## CHALLENGE
Retype the material starting with the line that contains "When looking at the" and going on through the line that contains "1.95 meters", character for character.
== INPUT
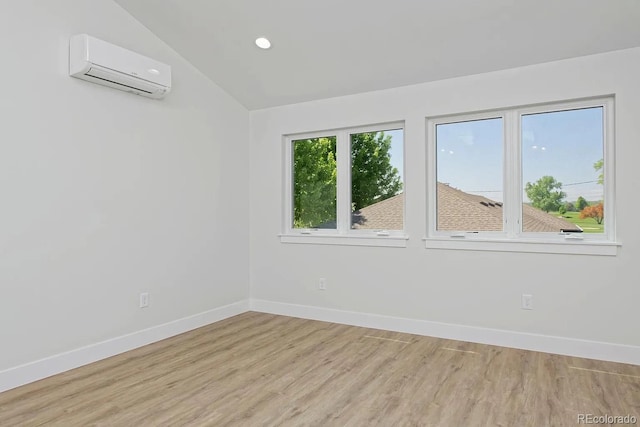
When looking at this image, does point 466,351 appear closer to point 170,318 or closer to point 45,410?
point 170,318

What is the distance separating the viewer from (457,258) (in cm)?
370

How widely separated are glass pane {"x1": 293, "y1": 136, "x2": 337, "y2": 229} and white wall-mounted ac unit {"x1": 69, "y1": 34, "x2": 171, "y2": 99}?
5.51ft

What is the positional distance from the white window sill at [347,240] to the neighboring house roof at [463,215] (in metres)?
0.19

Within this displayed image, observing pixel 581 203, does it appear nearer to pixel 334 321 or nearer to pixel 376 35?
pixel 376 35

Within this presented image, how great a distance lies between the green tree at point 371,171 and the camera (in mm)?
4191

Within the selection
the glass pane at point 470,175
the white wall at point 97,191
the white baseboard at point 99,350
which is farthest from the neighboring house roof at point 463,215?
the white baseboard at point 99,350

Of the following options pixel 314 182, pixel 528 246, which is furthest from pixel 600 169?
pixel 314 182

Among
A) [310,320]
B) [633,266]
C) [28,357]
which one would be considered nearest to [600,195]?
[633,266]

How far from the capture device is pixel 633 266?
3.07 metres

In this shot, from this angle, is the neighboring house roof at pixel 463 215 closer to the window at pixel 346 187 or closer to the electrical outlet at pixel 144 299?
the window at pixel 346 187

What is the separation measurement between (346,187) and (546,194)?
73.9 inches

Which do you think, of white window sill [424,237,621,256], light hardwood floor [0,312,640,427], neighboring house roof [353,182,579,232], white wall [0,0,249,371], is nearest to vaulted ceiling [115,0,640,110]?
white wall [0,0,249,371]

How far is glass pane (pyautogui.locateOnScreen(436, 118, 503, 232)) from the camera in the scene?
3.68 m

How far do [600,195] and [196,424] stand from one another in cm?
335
====
== INPUT
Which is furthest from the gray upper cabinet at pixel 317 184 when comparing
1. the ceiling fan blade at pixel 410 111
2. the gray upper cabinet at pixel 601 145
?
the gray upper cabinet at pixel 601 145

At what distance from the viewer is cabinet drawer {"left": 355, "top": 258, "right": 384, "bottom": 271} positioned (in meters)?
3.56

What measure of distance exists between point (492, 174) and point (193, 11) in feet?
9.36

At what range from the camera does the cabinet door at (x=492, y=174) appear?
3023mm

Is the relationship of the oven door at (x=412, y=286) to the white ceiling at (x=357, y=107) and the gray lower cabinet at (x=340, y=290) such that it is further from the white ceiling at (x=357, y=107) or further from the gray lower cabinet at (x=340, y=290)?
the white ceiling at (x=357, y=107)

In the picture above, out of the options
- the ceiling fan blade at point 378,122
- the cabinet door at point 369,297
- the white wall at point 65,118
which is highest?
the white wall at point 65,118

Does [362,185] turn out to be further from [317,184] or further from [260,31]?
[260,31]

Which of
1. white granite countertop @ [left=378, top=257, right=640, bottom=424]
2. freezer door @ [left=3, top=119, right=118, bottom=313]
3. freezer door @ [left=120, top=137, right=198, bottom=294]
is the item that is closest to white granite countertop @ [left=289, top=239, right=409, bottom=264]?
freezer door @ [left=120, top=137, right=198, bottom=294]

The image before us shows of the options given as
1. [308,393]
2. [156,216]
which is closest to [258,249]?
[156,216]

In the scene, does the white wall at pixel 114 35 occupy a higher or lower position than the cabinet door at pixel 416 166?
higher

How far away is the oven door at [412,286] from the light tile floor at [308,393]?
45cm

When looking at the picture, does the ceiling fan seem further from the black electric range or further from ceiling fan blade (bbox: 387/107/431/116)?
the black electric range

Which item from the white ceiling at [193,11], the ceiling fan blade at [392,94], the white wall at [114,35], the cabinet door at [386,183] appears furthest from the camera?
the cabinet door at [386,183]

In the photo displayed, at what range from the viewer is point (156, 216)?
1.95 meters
====
## RESPONSE
When looking at the picture, does the ceiling fan seem further from the black electric range or further from ceiling fan blade (bbox: 387/107/431/116)?
the black electric range

Which item from the white ceiling at [193,11], the ceiling fan blade at [392,94], the white wall at [114,35], the cabinet door at [386,183] appears furthest from the camera?
the cabinet door at [386,183]

In the photo displayed, at what range from the viewer is point (156, 216)?
1.95 meters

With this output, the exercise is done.